Project 3 (Scene recognition with bag of words)

- Emanuel Zgraggen (ez), October 24th, 2011

Introduction

The task given by this assignment is to implement the baseline method for scene recognition presented in Lazebnik et al. 2006. The algorithm will try to classify scenes into one of 15 categories by training and testing on the 15 scene database introduced by Lazebnik et al. 2006.

Approach

Baseline
The baseline algorithm collects many densely sampled SIFT features for all the training images. By running k-means, these features are clustered into M visual words, the vocabulary. For each of the training images a histogram indicating how often each visual word is occurring gets computed. This gives us a M-dimensional representation ("bag of words") of all training images. We then train 1-vs-all classifiers (linear SVM) for each scene category based on the observed "bags of words" representation for all the training images. To classify a test image we calculate its "bag of words" representation and evaluate all of our trained classifiers. The test image is assigned to the scene category of the classifier with the highest confidence. The general idea is that similar images will have similar distributions of visual words.

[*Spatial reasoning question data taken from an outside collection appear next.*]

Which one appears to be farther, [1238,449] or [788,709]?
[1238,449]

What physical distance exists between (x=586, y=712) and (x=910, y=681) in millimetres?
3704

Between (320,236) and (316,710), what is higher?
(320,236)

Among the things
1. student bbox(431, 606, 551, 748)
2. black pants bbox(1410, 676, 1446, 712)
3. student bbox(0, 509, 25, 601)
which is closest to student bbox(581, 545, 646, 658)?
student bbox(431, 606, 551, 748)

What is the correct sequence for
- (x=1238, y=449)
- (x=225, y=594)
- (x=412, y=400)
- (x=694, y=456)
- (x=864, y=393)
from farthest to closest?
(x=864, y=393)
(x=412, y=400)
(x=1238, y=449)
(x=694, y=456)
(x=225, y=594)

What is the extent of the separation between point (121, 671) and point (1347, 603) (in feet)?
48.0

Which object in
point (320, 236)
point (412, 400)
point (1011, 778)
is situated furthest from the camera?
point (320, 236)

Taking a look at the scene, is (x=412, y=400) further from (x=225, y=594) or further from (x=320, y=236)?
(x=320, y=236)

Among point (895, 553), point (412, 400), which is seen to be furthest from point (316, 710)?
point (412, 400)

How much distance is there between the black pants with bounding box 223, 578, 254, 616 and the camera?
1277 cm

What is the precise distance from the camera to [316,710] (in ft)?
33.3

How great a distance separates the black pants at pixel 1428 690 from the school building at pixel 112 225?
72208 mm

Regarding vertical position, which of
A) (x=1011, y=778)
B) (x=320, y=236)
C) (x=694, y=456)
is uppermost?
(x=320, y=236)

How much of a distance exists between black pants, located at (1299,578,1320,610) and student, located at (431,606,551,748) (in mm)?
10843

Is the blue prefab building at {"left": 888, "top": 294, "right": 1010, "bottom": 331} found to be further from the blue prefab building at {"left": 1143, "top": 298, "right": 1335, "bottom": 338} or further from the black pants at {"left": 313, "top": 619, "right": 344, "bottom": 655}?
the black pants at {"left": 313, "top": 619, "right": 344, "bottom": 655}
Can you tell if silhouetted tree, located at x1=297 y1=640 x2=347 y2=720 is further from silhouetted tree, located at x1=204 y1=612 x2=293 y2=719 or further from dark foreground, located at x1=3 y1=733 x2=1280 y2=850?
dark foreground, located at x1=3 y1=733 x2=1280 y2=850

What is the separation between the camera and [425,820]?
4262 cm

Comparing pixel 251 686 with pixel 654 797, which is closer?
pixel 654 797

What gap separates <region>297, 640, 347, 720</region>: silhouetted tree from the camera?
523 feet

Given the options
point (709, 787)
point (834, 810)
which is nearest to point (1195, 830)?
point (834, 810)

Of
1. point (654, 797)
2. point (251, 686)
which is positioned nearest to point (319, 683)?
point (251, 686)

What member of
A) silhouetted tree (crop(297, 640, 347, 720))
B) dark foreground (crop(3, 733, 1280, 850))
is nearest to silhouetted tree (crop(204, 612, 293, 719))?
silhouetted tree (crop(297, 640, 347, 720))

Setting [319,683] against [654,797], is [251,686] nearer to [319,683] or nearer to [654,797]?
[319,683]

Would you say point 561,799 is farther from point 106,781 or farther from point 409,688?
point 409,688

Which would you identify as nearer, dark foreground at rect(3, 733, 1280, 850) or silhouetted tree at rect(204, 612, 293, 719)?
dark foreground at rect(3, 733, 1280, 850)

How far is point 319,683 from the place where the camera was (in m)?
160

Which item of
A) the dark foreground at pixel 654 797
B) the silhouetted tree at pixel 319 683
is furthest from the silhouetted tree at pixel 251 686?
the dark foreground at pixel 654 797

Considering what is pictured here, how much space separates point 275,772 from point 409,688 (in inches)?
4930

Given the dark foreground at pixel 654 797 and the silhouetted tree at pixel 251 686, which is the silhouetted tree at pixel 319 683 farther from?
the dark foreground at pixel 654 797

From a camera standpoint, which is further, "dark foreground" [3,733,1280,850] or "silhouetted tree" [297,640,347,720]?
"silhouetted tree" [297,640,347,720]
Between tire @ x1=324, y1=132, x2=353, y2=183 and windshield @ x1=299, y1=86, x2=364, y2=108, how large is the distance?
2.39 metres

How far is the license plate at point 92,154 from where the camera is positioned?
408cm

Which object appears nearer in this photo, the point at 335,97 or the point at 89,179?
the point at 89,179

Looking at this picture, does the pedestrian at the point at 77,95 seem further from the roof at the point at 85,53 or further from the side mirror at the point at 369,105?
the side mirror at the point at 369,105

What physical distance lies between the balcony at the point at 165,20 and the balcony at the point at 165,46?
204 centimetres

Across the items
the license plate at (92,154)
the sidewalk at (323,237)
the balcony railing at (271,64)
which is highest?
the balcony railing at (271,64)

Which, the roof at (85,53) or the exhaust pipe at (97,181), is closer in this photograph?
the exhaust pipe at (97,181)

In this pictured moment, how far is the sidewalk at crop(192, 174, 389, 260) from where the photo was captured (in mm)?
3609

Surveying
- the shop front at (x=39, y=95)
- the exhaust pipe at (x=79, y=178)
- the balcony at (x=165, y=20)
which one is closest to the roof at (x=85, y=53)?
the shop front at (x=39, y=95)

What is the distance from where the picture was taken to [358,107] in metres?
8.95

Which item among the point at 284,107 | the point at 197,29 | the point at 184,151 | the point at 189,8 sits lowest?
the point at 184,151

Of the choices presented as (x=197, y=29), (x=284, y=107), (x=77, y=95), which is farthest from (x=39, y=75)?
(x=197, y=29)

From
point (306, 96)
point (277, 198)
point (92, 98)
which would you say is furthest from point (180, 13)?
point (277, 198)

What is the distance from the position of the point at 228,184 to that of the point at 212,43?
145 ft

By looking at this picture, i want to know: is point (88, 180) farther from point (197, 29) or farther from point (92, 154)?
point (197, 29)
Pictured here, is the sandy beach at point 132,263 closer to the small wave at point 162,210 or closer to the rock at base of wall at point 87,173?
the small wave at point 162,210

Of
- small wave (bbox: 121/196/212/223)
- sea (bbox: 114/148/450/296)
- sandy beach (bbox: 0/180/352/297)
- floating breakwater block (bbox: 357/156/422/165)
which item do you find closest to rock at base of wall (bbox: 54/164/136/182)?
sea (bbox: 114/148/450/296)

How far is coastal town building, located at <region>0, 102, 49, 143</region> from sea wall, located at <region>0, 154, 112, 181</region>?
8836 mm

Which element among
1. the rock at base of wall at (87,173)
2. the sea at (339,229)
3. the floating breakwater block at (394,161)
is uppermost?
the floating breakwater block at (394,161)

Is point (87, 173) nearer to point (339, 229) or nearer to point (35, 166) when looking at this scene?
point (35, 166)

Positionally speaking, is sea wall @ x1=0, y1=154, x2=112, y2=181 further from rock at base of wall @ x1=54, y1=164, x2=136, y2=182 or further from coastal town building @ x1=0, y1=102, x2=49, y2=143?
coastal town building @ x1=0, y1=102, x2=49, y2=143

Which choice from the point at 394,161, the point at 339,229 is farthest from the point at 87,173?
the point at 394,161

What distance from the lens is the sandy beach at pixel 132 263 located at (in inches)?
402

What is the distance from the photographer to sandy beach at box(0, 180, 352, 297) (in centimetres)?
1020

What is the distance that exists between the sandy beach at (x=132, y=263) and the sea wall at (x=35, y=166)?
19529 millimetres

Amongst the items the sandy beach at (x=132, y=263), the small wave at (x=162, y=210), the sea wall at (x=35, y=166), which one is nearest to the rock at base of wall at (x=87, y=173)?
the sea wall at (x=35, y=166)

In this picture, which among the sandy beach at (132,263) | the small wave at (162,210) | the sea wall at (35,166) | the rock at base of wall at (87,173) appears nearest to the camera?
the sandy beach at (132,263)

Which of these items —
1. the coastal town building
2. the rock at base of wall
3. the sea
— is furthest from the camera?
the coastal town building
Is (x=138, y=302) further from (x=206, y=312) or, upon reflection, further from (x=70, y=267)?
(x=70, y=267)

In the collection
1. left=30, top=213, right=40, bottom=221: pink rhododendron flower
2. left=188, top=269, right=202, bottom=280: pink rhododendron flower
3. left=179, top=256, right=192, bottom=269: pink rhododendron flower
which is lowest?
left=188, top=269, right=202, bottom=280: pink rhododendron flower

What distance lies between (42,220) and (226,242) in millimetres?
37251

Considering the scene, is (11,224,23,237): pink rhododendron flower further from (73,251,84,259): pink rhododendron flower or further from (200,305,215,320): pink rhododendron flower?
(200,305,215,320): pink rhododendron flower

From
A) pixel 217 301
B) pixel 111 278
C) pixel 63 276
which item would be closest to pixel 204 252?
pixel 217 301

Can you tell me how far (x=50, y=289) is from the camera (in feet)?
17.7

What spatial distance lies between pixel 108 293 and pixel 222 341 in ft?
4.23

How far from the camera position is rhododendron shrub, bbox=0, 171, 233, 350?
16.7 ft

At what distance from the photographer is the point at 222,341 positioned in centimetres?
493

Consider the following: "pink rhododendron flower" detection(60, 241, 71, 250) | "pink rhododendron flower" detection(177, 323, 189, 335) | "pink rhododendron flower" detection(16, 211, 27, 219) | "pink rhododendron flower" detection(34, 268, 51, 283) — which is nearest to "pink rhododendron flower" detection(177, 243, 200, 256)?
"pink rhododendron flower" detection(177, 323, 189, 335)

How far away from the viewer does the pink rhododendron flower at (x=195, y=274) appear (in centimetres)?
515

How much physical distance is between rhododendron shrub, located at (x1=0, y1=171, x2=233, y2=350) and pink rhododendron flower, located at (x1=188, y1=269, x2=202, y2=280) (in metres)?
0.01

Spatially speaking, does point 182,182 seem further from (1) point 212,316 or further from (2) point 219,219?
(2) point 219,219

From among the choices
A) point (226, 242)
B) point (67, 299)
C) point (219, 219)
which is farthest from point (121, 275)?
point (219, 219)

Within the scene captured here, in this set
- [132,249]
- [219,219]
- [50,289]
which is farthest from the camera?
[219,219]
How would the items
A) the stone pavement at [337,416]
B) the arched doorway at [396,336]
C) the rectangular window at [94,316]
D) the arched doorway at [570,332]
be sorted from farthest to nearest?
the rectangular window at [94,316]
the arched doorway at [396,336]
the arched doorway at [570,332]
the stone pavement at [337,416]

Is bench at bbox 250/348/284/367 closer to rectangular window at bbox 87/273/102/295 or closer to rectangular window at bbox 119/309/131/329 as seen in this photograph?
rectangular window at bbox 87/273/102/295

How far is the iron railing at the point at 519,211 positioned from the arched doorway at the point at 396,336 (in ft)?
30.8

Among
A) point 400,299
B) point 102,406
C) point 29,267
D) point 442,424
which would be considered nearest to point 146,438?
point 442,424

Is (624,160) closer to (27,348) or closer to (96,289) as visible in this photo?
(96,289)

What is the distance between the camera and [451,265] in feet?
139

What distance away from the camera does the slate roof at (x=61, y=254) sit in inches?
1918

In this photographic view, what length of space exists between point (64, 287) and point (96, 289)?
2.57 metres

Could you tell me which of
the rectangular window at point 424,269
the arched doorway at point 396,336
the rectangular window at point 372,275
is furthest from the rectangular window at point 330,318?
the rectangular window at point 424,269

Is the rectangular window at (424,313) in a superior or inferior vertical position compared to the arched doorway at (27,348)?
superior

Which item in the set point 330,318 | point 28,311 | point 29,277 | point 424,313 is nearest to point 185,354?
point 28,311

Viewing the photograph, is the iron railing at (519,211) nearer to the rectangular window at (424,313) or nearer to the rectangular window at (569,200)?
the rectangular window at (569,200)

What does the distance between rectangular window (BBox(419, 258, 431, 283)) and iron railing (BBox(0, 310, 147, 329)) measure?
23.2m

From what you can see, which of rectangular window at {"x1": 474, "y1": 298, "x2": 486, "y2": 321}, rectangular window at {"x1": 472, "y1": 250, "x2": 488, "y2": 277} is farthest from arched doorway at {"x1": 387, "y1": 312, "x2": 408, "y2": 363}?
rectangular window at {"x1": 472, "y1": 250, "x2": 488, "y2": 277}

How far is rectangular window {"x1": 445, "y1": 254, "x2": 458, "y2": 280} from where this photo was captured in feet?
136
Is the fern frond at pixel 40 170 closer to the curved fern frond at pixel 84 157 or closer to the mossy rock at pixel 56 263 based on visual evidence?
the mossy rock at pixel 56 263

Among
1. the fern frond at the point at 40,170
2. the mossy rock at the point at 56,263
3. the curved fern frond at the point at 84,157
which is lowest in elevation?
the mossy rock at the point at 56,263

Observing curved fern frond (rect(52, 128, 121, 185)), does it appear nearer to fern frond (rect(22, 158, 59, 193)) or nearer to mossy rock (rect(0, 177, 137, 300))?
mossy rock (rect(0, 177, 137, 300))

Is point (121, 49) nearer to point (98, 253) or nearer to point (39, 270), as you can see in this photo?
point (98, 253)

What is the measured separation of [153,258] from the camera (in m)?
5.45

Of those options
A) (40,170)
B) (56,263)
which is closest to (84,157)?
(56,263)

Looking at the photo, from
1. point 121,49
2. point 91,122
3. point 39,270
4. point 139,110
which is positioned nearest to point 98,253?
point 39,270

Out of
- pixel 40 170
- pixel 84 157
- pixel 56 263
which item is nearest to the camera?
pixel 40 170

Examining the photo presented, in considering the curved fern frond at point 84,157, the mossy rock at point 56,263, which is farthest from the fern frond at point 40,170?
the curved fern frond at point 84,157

Example images and their "bag of words" representation (M = 200).
       
       
       
           

The vocabulary size parameter M has a significant influence on the performance of this approach. Different values have been tested to find a good trade-off between speed and accuracy.

Average accuracies with different M values (4 random splits, 100 training images / 100 test images).

GIST
This approach uses the GIST descriptor as a global representation of an image. The algorithm does not compute a vocabulary, but instead trains 1-vs-all classifiers (linear SVM) for each scene category based on the GIST representation of all the training images. To classify a test image we calculate its GIST descriptor and evaluate all of our trained classifiers.

Spatial Pyramid
This approach works similar to the baseline method. The only difference is how the histograms of images are computed. Instead of computing one overall histogram, we subdivide the image into different frames and compute histograms for each spatial bin. The algorithm weights all the histograms according to their level and concatenates them into one large vector, which will be used to train our 1-vs-all classifiers. The weight of each histogram depends on its level and is calculated with the following formula: 1 / 2^(L - l) where L is the number of levels and l is the current level. The dimension of the final concatenated histogram is: M * 1/3 * (4^(L + 1) -1).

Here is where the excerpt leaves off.